As the grandson of a miner who arrived in Belgium in the 1970s as a so-called “guest worker,” and born to Moroccan parents from the Western Saharan borderlands, Eddib’s art is deeply connected to histories of migration and labor that continue to shape the region. While official accounts of the mines have often foregrounded economic development, Eddib looks elsewhere—to the unseen, the mystical, the intimate.
Aboveground
The exhibition begins “aboveground,” in a bright room shaped by community,everyday rituals, and local landscapes. Through depictions of mundane activities and places, Eddib honors interconnection as a mode of resilience. Here, we find decorated feminine garments such as the indigo-rich melhfa, a traditional Sahrawi textile that, when worn, dyes the skin blue. In another merging of body and material,the monumental painting Birch Spirit (2024) intertwines a human form with a birch tree on a former mining site. What makes one feel rooted? Is it family, a job, a specific landscape, a shared history?
Underground
As we move into the second gallery, “underground,” the tone shifts. Entering the darkened space, visitors are enveloped in shadows and the thick smell of tar. Ancestors and spirits of the land flicker in and out of view.
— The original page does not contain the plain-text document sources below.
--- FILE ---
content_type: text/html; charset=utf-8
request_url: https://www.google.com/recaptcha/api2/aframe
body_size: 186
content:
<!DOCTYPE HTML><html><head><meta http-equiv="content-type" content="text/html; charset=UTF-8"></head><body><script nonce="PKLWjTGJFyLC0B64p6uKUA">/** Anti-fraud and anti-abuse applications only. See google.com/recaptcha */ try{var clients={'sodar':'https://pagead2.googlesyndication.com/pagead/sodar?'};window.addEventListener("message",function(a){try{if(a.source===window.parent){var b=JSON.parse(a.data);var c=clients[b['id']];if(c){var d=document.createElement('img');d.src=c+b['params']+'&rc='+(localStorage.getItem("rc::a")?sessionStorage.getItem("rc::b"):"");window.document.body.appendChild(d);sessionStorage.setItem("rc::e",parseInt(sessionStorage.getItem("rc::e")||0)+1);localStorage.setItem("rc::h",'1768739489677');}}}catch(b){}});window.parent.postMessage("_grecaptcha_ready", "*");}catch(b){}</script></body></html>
In this realm, the mine is no longer just an industrial site but a portal: haunted and hallowed. In the mixed-media painting He Ain’t Heavy, He’s My Brother (2025), a group of miners has traveled down a narrow shaft that simultaneously evokes the interior of their tarnished lungs.
Materials
Throughout the exhibition, Eddib brings together materials with contrasting significance: North African magical substances such as medicinal tar and lead, alongside byproducts retrieved from Genk’s mine waste hills. Lead and tin—ores drawn from deep inside the earth’s crust—take on various applications: melted into figurative silhouettes, welded together into chunky frames. There is a shrine-like power to the works, adorned with metallic glimmers and smothered with tar and pigments.
Taliswoman
Inspired by his mother, Eddib sheds light on the underrecognized role of women in Genk’s mining legacy. Taliswoman highlights the strength and significance of feminized spaces and practices, such as protective folk rituals carried out at home by women from ethnic and Muslim minorities. However, Eddib resists the production of mere depictions or biographical documents. Much like the fragmentation experienced through migration, we navigate Eddib’s works by looking at absence as much as presence—by what is lost, and what remains.
Fertile ground
Mining the earth is a form of looking back. To dig is to return the past to the present, both physically and emotionally. “Rooting” also implies a movement into the earth, but it is equally a future-oriented action. A landscape—both scarred and sacred—is fertile ground for old stories to resurface,and for new narratives to take root.
Curator: Kevin Gallagher
In collaboration with Kunstplaats Vonk
Bio
Mounir Eddib (° 1995) is a Moroccan-Belgian painter and mixed media artist raised in Oud-Winterslag (Genk, Belgium), a working-class neighborhood known for its nearby decommissioned coal mines. As the grandson of a miner and the son of Amazigh parents from the Western Saharan borderlands, his autobiographical art is inspired by issues of belonging, the rawness of industrial landscapes and North African mythology. Eddib draws on Amazigh, Sahrawi, and Islamic folk rituals and magical practices to imbue his art with amulet-like properties, and to re-imagine the forgotten histories of former mining sites.